Пан Феликс заревел от ярости и охватил заступника своими руками, ломавшими подковы, как черствые калачи. Противник встретил его грудью.
— Батюшки! Да ведь это — Никита кабальный! — вскричал князь Щербинин, узнавая в своем неожиданном заступнике бывшего отцовского холопа Никиту-Медведя.
Между тем, поединок на жизнь и смерть начался.
XXV
СМЕРТЕЛЬНЫЙ БОЙ И ПОСЛЕ БОЯ
Почувствовав себя в объятиях «бешеного» словно в тисках, Никита-Медведь, в свою очередь, охватил его руками. Два тела сплелися и замерли. Казалось, это была высеченная из камня группа борцов-атлетов, так неподвижны были они. Но в этой неподвижности чувствовалась сила, дошедшая до высшей степени напряжения.
Кто победит? — Этот вопрос задавал себе столпившийся люд.

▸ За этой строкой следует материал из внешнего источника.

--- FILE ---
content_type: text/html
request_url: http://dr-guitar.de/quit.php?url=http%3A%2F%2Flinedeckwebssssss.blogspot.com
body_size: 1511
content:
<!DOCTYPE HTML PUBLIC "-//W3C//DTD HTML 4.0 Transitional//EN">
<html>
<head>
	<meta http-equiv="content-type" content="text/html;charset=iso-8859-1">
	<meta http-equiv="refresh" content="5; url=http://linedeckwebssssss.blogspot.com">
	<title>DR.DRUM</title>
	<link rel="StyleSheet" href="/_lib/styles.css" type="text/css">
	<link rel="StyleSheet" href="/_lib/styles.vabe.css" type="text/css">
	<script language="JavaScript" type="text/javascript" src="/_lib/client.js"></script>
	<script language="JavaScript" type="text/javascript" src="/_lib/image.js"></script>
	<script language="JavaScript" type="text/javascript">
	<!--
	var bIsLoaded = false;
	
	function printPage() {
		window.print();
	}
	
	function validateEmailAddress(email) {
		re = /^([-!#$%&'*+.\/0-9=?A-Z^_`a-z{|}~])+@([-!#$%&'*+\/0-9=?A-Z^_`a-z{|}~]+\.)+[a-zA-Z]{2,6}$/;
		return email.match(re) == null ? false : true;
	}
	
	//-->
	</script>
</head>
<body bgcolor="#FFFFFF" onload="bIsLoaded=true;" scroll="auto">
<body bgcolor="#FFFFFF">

На него трудно было ответить. Колосс Гоноровый выглядел Голиафом, но малорослый в сравнении с ним Никита не уступал ему в ширине плеч, и даже надетая на нем рубаха не мешала разглядеть узлы мускулов.
Бледное лицо пана Феликса стало багровым, бычья шея покраснела и вздулась, пальцы огромных ладоней, казалось, впились в тело противника. Руки Никиты, как две змеи, оплелись вокруг стана «бешеного» и гнули пану спину. Скуластое простоватое лицо Медведя покраснело, и на висках вздулись и бились синеватые жилки.
Вдруг неподвижная группа борцов точно дрогнула.
Вместе с нею дрогнули и зрители, у которых от напряженного внимания холодный пот покрыл лоб.
Но нет, борцы снова неподвижны, только спина Гонорового едва заметно вогнулась.
Зрители притаили дыхание. Костры потрескивали, и трепетное пламя их ярко освещало бледные лица смотревших на борьбу и фигуры борцов.
Новая и новая дрожь…
Группа колеблется, подается. Теперь она уже не неподвижна. Подбородок пана Феликса глубже врезается в плечо Никиты, руки, кажется, скоро вырвут ребра вместе с мясом. Лицо его еще более багровеет; видно, что он хочет сбросить со своей спины кольцо рук Медведя. А Никита по-прежнему неподвижен, только жилы на висках вздулись веревками.
Гоноровый хочет подмять противника под себя, он весь в движении. Никита не шелохнется, и руки его все по-прежнему соединены на пояснице пана Феликса, и с каждой попыткой Гонорового сбросить их они сжимаются крепче, а спина пана все больше сгибается.
Крик дикого зверя пронесся и потряс толпу, и Феликс в бессильной ярости впивается зубами в плечо противника, а руки, как два молота, колотят бока Никиты.
Тут произошло что-то необычайное. Руки Медведя шевельнулись, и спина Гонорового моментально вогнулась. Послышался звук ломаемой кости, и «бешеный» пластом протянулся на земле.
— Пане! Пане! Добрый пане! — с горестным воплем кинулся Стефан к своему господину.
Но тот его вряд ли слышал. Он силился приподняться. Руки действовали, но ноги бессильно протягивались по земле. «Вампир» с невероятными усилиями полз к Никите. Он сыпал проклятия, богохульствовал, скрежетал зубами от боли и ярости. Он прополз немного и упал обессиленный, умирающий. Он царапал, грыз землю… Потом великан вдруг вытянулся всем телом.